Source material:
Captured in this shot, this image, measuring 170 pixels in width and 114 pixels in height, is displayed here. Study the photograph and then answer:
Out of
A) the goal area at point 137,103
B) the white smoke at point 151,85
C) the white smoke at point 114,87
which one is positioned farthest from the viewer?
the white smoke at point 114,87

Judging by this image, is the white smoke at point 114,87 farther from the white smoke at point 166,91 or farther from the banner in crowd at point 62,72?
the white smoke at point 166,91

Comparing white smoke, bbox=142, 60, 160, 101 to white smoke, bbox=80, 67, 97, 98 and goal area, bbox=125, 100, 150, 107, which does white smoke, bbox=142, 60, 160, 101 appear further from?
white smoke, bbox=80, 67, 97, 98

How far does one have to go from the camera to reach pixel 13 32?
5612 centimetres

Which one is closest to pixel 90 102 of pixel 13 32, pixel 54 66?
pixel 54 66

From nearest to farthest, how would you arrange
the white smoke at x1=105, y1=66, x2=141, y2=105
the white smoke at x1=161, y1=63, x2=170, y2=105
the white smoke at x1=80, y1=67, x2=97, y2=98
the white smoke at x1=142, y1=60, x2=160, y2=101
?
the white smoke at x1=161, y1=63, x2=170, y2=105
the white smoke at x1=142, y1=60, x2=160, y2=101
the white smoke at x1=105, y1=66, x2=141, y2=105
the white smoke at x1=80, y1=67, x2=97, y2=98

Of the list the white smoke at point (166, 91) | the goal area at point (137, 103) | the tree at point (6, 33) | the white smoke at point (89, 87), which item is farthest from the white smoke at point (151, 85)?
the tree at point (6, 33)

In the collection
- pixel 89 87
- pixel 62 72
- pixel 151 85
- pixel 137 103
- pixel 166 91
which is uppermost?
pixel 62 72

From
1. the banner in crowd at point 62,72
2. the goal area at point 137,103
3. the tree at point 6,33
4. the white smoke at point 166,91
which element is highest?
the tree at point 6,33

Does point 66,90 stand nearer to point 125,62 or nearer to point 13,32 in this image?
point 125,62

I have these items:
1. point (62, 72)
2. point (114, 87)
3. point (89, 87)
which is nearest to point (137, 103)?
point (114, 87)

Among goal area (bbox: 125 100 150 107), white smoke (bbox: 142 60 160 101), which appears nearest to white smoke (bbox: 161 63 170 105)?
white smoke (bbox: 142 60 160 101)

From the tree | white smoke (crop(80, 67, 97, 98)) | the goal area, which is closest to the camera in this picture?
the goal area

What to do:
Retype every one of the records above line for line, with no changes to wording, numbers, or punctuation.

Completed task:
Captured in this shot, this image, measuring 170 pixels in width and 114 pixels in height, is displayed here. Study the photograph and then answer:
Out of
A) the goal area at point 137,103
B) the white smoke at point 151,85
C) the white smoke at point 114,87
which one is positioned farthest from the viewer?
the white smoke at point 114,87

Judging by this image, is the white smoke at point 114,87 farther from the white smoke at point 166,91 or farther from the banner in crowd at point 62,72?
the white smoke at point 166,91

Comparing white smoke, bbox=142, 60, 160, 101 to white smoke, bbox=80, 67, 97, 98 and goal area, bbox=125, 100, 150, 107, which does white smoke, bbox=142, 60, 160, 101 appear further from?
white smoke, bbox=80, 67, 97, 98

How far does one have to go from the camera to reach pixel 13 32?
5612 centimetres

Which one is closest to pixel 90 102 of pixel 13 32, pixel 54 66?
pixel 54 66

From nearest to farthest, how would you arrange
the white smoke at x1=105, y1=66, x2=141, y2=105
the white smoke at x1=161, y1=63, x2=170, y2=105
the white smoke at x1=80, y1=67, x2=97, y2=98
the white smoke at x1=142, y1=60, x2=160, y2=101
?
the white smoke at x1=161, y1=63, x2=170, y2=105
the white smoke at x1=142, y1=60, x2=160, y2=101
the white smoke at x1=105, y1=66, x2=141, y2=105
the white smoke at x1=80, y1=67, x2=97, y2=98

Of the list the white smoke at point (166, 91) | the goal area at point (137, 103) | the tree at point (6, 33) | the white smoke at point (89, 87), which item is farthest from the white smoke at point (151, 85)?
the tree at point (6, 33)

In the collection
- pixel 89 87
- pixel 62 72
- pixel 151 85
- pixel 137 103
- pixel 166 91
which is uppermost?
pixel 62 72

From
1. the banner in crowd at point 62,72
2. the goal area at point 137,103
3. the tree at point 6,33
4. the white smoke at point 166,91
which element is highest?
the tree at point 6,33

Does point 66,90 stand nearer to point 125,62 or nearer to point 13,32 in this image?
point 125,62

I have these items:
1. point (62, 72)
2. point (114, 87)
3. point (89, 87)
which is nearest to point (137, 103)?
point (114, 87)

Among goal area (bbox: 125 100 150 107), white smoke (bbox: 142 60 160 101), which appears nearest to white smoke (bbox: 161 63 170 105)?
white smoke (bbox: 142 60 160 101)

From the tree | white smoke (crop(80, 67, 97, 98)) | the goal area, which is closest to the camera in this picture?
the goal area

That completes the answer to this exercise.